Salesforce finally did what Slack power users have been begging for for years: they rebuilt Slackbot from the ground up. Not a facelift, not a feature update — a full architectural rewrite. The old Slackbot was a glorified reminder bot. The new one is an AI agent that can search your company’s Salesforce records, Google Drive files, calendar data, and a decade of Slack conversations, then draft documents and take actions on your behalf.
Parker Harris, Salesforce co-founder and Slack’s CTO, put it bluntly in an interview: “The old Slackbot was, you know, a little tricycle, and the new Slackbot is like, you know, a Porsche.” I’ve been using Slack since 2014, and honestly, that’s about right. The old bot was fine for nudging you to add a doc link. It was never going to change how you work.
This new version, now generally available to Business+ and Enterprise+ customers, runs on Anthropic’s Claude. That’s an interesting choice. Harris said Anthropic was “the only provider that could give us a compliant LLM” for FedRAMP Moderate certification, which Slack needs for federal government customers. But he made it clear this won’t stay exclusive: “We are, this year, going to support additional providers. We have a great relationship with Google. Gemini is incredible — performance is great, cost is great.” OpenAI is also on the table.
Harris echoed Marc Benioff’s line about LLMs becoming commodities. “I call them CPUs,” he said. That’s a bit of a simplification — model quality still varies significantly — but the direction is clear. Salesforce wants to be model-agnostic, letting customers pick their preferred engine. That’s smart, because the real value isn’t in the model; it’s in the integration layer that connects the model to your actual work data.
On the training data question — which is always the elephant in the room with enterprise AI — Harris was refreshingly direct. “Models don’t have any sort of security,” he said. “If we trained it on some confidential conversation that you and I have, I don’t want Carolyn to know — if I train it into the LLM, there is no way for me to say you get to see the answer, but Carolyn doesn’t.” Salesforce does not train any models on customer data. Period. That’s the right call, and it’s the only defensible position for an enterprise platform.
Salesforce has been testing this internally with all 80,000 employees, and the numbers are impressive. Two-thirds of employees tried it. 80% of those kept using it regularly. 96% satisfaction — the highest for any AI feature Slack has ever shipped. Employees report saving between two and twenty hours per week. That’s a wide range, but even the low end is significant.

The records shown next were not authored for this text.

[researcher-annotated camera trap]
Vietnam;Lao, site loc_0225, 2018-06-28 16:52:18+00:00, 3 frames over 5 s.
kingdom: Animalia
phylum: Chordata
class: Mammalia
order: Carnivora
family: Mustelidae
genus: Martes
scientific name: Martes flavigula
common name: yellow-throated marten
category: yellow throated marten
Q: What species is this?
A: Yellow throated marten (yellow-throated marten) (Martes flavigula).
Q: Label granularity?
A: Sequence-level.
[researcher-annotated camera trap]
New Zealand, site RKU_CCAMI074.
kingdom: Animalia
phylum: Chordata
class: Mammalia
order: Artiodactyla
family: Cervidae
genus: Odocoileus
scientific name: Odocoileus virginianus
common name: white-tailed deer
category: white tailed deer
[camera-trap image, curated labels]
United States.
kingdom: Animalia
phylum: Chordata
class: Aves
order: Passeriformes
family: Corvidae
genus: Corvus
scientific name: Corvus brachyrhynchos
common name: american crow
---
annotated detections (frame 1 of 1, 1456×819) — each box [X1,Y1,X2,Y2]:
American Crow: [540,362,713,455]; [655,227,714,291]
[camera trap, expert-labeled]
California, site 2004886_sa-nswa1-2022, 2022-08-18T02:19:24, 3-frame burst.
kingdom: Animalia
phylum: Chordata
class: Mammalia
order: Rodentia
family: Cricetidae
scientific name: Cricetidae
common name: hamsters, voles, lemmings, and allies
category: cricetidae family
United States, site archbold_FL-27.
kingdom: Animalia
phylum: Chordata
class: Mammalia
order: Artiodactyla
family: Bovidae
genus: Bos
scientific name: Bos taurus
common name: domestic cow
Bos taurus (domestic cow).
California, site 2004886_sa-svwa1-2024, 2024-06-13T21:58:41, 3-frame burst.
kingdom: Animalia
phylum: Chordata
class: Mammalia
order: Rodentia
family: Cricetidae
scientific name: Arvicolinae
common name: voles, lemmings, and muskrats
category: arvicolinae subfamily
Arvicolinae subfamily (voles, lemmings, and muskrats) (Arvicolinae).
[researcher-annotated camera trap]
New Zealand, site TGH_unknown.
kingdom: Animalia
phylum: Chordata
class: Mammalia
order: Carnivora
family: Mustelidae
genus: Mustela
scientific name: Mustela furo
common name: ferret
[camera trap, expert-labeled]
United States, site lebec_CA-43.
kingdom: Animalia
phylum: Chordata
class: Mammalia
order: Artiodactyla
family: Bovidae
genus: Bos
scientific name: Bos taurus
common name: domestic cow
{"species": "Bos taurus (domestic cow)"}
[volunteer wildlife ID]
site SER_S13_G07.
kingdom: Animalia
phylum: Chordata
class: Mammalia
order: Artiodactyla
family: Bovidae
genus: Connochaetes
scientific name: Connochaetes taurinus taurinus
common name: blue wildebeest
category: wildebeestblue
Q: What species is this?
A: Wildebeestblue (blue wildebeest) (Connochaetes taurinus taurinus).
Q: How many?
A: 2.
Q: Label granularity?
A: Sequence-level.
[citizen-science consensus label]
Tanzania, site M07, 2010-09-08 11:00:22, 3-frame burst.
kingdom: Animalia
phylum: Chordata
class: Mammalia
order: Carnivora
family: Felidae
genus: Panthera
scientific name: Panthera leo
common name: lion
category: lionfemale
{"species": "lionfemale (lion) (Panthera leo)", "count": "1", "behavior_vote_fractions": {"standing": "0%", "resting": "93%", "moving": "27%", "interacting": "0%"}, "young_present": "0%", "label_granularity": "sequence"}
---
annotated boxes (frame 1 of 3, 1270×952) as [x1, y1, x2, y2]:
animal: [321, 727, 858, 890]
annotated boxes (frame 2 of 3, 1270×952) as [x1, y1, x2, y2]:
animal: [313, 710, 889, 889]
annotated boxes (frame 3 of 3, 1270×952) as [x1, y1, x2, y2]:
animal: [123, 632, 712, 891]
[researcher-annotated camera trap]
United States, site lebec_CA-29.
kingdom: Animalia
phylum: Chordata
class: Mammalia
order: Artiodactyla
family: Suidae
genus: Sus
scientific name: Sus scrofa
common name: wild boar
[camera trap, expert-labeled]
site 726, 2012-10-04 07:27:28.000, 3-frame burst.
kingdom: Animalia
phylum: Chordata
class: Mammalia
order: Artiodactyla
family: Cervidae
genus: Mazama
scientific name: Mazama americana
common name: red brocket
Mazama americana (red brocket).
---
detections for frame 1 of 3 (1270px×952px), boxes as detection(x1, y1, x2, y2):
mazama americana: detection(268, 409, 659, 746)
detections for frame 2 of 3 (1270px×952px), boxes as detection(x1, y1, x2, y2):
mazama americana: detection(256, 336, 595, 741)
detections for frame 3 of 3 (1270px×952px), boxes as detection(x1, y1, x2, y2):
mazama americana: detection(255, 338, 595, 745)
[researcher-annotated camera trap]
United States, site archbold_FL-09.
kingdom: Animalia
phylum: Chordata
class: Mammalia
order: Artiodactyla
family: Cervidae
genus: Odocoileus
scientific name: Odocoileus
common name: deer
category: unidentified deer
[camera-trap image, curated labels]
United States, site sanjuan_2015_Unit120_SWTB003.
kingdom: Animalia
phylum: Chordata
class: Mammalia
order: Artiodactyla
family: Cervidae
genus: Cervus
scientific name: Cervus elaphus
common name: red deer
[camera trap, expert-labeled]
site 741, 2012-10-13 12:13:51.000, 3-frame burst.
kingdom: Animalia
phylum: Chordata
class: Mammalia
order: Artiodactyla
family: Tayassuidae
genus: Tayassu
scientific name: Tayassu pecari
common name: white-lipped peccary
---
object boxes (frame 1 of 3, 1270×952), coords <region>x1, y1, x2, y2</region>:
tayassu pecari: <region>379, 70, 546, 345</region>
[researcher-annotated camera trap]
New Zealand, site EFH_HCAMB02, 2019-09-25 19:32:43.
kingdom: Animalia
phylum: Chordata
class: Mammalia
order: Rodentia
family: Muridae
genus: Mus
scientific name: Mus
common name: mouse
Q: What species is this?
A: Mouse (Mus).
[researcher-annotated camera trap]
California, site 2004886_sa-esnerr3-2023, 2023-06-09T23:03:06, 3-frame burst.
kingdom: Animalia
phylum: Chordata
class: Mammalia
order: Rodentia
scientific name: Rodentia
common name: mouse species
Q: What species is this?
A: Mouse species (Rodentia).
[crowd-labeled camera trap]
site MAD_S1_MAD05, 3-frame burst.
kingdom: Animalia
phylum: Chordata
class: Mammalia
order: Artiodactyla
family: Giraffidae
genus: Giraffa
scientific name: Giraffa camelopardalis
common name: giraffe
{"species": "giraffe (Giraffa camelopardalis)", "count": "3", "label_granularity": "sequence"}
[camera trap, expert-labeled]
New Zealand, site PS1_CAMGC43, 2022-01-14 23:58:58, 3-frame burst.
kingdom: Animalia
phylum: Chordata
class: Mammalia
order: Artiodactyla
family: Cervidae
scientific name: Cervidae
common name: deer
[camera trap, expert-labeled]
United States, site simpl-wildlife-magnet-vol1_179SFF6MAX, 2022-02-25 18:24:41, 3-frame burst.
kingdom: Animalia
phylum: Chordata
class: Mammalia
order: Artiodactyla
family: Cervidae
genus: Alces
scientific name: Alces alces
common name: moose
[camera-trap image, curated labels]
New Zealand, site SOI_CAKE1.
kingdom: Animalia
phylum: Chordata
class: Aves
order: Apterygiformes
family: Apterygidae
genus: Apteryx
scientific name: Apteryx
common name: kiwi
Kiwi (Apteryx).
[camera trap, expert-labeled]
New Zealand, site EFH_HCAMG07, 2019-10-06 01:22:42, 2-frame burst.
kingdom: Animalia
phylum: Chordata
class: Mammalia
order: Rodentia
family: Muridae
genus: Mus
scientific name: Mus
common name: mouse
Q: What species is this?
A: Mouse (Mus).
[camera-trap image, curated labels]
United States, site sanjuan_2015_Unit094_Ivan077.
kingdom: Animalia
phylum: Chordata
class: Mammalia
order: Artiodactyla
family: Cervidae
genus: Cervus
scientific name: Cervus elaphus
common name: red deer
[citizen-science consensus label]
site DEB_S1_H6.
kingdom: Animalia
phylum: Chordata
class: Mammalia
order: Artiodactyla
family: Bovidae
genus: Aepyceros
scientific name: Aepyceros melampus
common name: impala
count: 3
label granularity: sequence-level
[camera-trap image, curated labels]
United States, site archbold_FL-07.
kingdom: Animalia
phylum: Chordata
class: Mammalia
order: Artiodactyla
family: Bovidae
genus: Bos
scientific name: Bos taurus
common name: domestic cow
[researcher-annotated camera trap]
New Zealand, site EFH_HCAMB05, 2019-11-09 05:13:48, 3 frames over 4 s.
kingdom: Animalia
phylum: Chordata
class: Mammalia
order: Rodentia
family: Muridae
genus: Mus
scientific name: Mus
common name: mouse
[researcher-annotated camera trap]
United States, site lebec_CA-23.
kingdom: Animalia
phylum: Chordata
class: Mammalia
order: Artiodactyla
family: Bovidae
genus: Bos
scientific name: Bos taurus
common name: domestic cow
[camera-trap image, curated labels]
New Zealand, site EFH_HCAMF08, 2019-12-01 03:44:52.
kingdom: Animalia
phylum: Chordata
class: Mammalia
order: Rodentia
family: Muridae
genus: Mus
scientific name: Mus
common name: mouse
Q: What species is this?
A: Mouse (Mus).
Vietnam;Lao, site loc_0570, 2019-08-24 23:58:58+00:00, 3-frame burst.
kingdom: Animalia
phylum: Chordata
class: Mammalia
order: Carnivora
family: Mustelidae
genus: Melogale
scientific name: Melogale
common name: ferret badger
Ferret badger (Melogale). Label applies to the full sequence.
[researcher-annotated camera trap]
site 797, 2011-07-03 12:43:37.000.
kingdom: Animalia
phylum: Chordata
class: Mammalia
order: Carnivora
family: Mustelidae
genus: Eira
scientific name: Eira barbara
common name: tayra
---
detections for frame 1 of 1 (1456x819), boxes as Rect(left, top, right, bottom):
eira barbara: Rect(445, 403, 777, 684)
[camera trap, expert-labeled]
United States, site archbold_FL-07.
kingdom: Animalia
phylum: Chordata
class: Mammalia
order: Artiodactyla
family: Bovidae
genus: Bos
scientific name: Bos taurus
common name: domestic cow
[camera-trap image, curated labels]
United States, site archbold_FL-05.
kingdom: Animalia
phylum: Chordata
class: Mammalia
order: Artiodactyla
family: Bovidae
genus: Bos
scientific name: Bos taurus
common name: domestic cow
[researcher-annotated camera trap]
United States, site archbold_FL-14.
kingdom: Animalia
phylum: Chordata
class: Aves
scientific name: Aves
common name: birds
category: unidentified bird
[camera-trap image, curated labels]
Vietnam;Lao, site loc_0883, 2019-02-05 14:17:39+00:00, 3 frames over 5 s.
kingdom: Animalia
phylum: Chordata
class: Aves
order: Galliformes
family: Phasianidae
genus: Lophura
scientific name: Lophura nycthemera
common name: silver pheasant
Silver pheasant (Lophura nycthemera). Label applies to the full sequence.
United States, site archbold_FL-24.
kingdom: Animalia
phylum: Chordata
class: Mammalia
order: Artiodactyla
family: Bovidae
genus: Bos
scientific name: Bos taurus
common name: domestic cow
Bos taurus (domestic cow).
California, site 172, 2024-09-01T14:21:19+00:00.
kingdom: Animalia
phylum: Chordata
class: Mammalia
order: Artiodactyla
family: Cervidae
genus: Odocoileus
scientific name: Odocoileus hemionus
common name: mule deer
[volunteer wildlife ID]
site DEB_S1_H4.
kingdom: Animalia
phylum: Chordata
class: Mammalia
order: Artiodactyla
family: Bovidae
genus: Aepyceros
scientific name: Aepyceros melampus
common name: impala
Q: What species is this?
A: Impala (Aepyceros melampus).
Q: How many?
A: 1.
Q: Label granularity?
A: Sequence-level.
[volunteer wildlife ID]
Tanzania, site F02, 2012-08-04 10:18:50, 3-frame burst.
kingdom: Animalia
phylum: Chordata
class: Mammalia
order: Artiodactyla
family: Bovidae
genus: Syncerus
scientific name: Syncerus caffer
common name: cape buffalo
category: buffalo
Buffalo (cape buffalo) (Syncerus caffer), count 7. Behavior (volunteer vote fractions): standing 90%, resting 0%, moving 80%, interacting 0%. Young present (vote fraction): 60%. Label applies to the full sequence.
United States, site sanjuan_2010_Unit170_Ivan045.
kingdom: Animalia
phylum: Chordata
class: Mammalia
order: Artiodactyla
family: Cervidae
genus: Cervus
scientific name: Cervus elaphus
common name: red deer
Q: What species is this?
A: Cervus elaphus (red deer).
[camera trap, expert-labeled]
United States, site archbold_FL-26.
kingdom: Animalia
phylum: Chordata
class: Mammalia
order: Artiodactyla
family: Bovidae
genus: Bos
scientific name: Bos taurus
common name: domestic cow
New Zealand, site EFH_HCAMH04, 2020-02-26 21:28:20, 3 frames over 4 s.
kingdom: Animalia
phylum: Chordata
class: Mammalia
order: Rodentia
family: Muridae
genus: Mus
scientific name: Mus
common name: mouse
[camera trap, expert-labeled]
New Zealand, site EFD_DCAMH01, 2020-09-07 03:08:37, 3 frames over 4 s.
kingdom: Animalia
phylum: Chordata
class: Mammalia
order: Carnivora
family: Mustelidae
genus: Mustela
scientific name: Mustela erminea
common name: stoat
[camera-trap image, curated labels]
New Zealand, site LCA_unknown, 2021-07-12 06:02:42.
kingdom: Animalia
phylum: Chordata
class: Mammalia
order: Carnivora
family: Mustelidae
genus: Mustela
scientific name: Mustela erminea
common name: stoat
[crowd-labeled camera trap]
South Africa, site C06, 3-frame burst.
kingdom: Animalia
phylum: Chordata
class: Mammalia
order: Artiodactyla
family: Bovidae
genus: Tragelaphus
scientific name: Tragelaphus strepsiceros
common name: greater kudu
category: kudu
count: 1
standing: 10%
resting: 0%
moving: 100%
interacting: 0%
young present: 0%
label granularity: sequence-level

What’s more telling is how adoption happened. According to Slack’s CMO Ryan Gavin, within five days employees had created a shared Canvas called “The Most Stealable Slackbot Prompts.” It now has over 250 prompts, all contributed organically. Kate Crotty, a principal UX researcher, found that 73% of internal adoption was driven by social sharing rather than top-down mandates. That’s the kind of organic traction you can’t fake.
This launch is Salesforce’s most aggressive move yet to position Slack at the center of what everyone’s calling “agentic AI” — software agents that work alongside humans rather than just answering questions. Slack has the advantage of being where people already communicate. Microsoft has Teams and Copilot. Google has Workspace and Gemini. The battleground is which platform can make AI feel like a natural extension of your workflow rather than a separate tool you have to remember to use.
Slackbot’s new capabilities are genuinely useful. During a demo, product experience designer Amy Bauer showed how Slackbot can synthesize customer feedback from a pilot program, pull in a usage dashboard image, and correlate data points across sources — turning scattered enterprise data into something an executive could actually act on. That’s the kind of thing that saves time not in minutes, but in meetings you no longer need.
The question is whether this is enough. Microsoft has distribution on its side — Teams comes with Office 365. Google has the same advantage with Workspace. Slack has to win on quality and integration depth. This rebuild is a strong step. The internal numbers suggest real product-market fit. But enterprise adoption is slow, and switching costs are high.
For now, if you’re already on Slack Business+ or Enterprise+, this is worth turning on. The old Slackbot was a tricycle. This one might actually be a Porsche. Just don’t expect it to drive itself — yet.